Helena había comprendido que no podía esperar que dijera nada más al respecto. Una respuesta así contradecía su habitual disposición a ayudarla de obra y de palabra en todo lo que estaba en su mano, de modo que se quedó más asombrada que enfadada.
«
Rajiv
el Camaleón,
así te llamaban los niños en aquel entonces...» A Helena le parecía que había personas en el entorno de Ian que sabían de dónde procedía, quién era. Sin embargo, no parecía que hubiera nadie dispuesto a contárselo. ¿Por qué motivo? Era como si él guardara un secreto que no debía salir a la luz, y le dolía estar, ella, su esposa, al margen de ese secreto.
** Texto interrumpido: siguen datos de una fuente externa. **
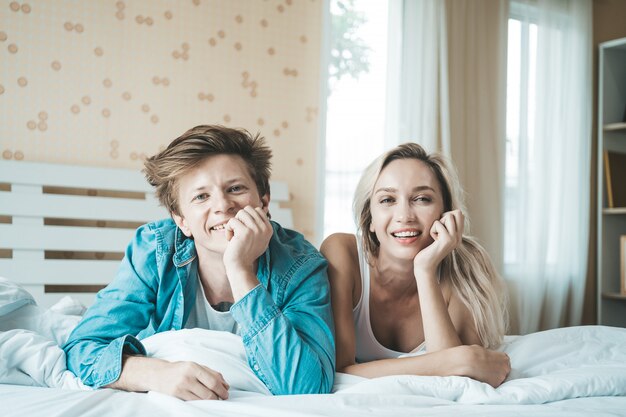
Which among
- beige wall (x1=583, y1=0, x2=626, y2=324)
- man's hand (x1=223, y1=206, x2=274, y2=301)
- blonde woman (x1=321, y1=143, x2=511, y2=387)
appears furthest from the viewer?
beige wall (x1=583, y1=0, x2=626, y2=324)

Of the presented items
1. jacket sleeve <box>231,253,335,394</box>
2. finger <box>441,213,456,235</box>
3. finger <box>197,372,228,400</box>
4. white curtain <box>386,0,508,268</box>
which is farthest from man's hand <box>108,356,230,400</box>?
white curtain <box>386,0,508,268</box>

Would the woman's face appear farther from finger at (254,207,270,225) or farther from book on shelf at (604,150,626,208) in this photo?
book on shelf at (604,150,626,208)

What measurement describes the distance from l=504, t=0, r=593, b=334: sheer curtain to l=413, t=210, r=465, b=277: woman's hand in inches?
95.9

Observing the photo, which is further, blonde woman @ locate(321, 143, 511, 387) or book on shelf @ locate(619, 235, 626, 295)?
book on shelf @ locate(619, 235, 626, 295)

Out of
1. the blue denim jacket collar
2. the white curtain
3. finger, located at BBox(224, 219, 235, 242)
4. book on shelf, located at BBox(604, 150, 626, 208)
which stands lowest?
the blue denim jacket collar

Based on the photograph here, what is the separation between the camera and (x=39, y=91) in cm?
264

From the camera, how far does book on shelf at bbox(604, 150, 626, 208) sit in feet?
13.1

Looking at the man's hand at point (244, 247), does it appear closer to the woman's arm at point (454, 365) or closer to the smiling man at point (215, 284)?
the smiling man at point (215, 284)

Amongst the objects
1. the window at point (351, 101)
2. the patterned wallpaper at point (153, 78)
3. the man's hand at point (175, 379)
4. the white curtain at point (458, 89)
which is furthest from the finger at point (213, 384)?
the white curtain at point (458, 89)

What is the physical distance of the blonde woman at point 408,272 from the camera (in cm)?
145

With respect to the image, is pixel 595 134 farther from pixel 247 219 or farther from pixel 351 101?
pixel 247 219

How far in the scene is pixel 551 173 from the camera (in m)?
3.93

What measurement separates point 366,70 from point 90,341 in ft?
8.04

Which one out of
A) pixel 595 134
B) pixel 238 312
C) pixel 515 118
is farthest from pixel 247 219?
pixel 595 134
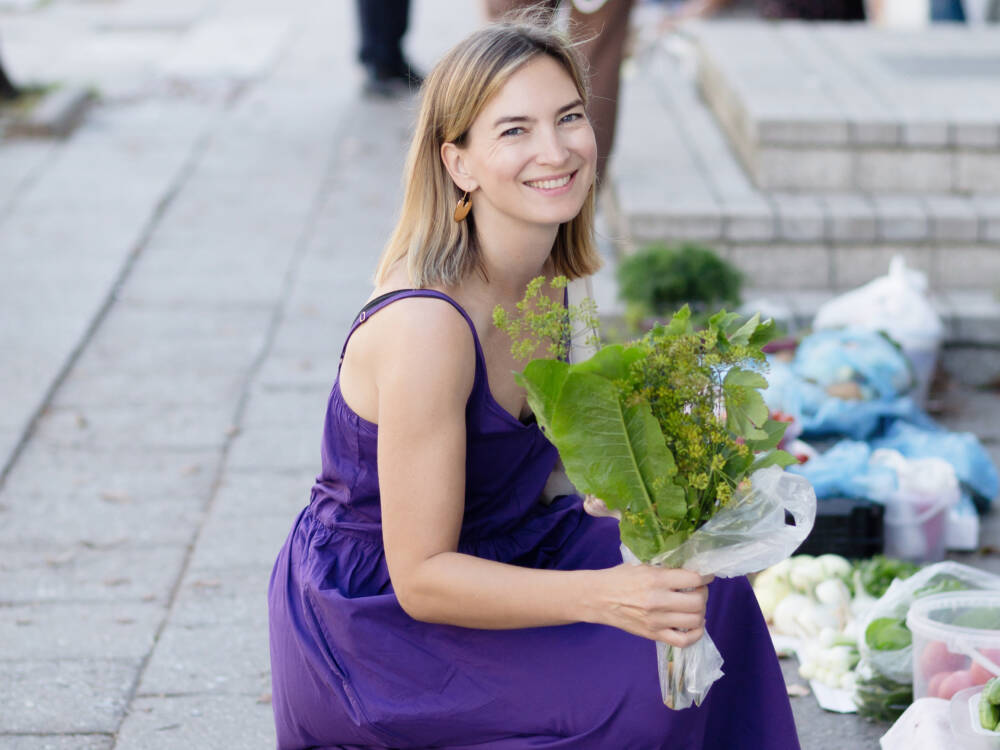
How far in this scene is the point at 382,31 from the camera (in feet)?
26.7

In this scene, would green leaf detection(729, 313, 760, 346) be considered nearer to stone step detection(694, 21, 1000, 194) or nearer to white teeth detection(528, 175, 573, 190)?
white teeth detection(528, 175, 573, 190)

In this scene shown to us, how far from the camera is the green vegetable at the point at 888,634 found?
282 centimetres

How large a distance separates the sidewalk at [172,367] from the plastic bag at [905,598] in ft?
0.59

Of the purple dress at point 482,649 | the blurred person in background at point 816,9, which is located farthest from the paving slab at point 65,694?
the blurred person in background at point 816,9

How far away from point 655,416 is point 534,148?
1.83 ft

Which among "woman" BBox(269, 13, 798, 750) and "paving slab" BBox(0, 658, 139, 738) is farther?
"paving slab" BBox(0, 658, 139, 738)

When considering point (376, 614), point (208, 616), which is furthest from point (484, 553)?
point (208, 616)

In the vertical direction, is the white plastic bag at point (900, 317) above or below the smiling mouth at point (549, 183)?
below

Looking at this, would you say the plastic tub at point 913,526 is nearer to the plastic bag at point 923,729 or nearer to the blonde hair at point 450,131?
the plastic bag at point 923,729

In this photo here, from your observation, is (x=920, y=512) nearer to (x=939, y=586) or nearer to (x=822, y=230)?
(x=939, y=586)

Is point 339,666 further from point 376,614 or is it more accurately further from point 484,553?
point 484,553

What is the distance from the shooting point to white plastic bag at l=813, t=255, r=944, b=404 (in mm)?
4496

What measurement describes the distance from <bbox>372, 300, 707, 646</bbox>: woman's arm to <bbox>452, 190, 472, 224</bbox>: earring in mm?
245

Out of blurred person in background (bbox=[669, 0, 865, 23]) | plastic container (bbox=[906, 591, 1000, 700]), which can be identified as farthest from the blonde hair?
blurred person in background (bbox=[669, 0, 865, 23])
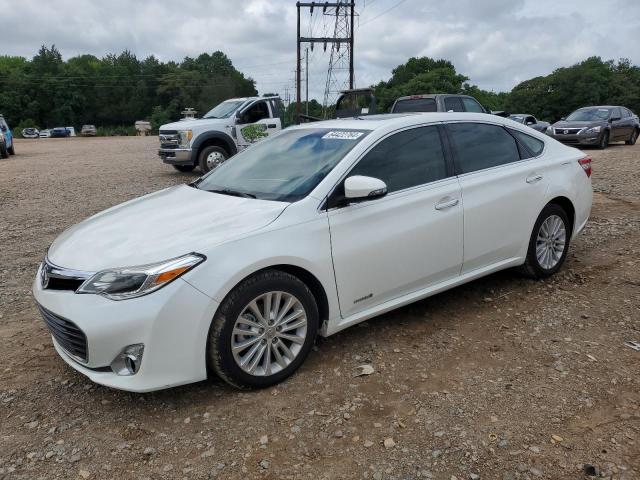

Un cierto rencor y desconocimiento de la situación quizás habían sido la razón por la que se había mostrado dispuesta tan rápidamente a enseñar a Richard Carter los alrededores de Darjeeling, si bien había sentido al ofrecerse un asomo de remordimiento de conciencia. Su sorprendente visita sin anunciar de la tarde había añadido aún más confusión y más enigmas a sus disquisiciones. ¿Qué andaba buscando por allí? Por su tono de su voz había intuido que no eran los negocios lo que realmente le había llevado a realizar ese viaje, pero que estuviera allí por ella le parecía demasiado absurdo como para planteárselo.
Sus dedos resbalaron espontáneamente por el brazo de la silla, contonearon la forma repujada del pomo, lo abarcaron, abrieron al ritmo de sus pensamientos el cajón, lo volvieron a cerrar. Otra vez lo abrieron y lo cerraron de nuevo. Helena se detuvo y titubeó unos instantes antes de abrir lentamente el cajón lo suficiente para echar un vistazo a su interior. Con cuidado sacó la carpeta de piel y ojeó las secciones en las que había cartas escritas con la letra de Ian. Parecía tratarse únicamente de correspondencia en torno al cultivo y al comercio del té. La volvió a colocar en su sitio y continuó rebuscando en el siguiente cajón. De esta manera fue revisando todo el escritorio. Golpeó con los nudillos con cuidado los laterales y los fondos, buscando algún cajón secreto. Palpó para localizar algún que otro objeto que pudiera haber escapado a sus ojos con aquella luz deficiente. Cuando hubo cerrado el último cajón la asaltó una sensación tórrida de vergüenza. ¿Qué estaba haciendo? Ian era demasiado listo como para guardar en un lugar tan accesible algún documento que contuviera pistas sobre su tan bien guardado secreto.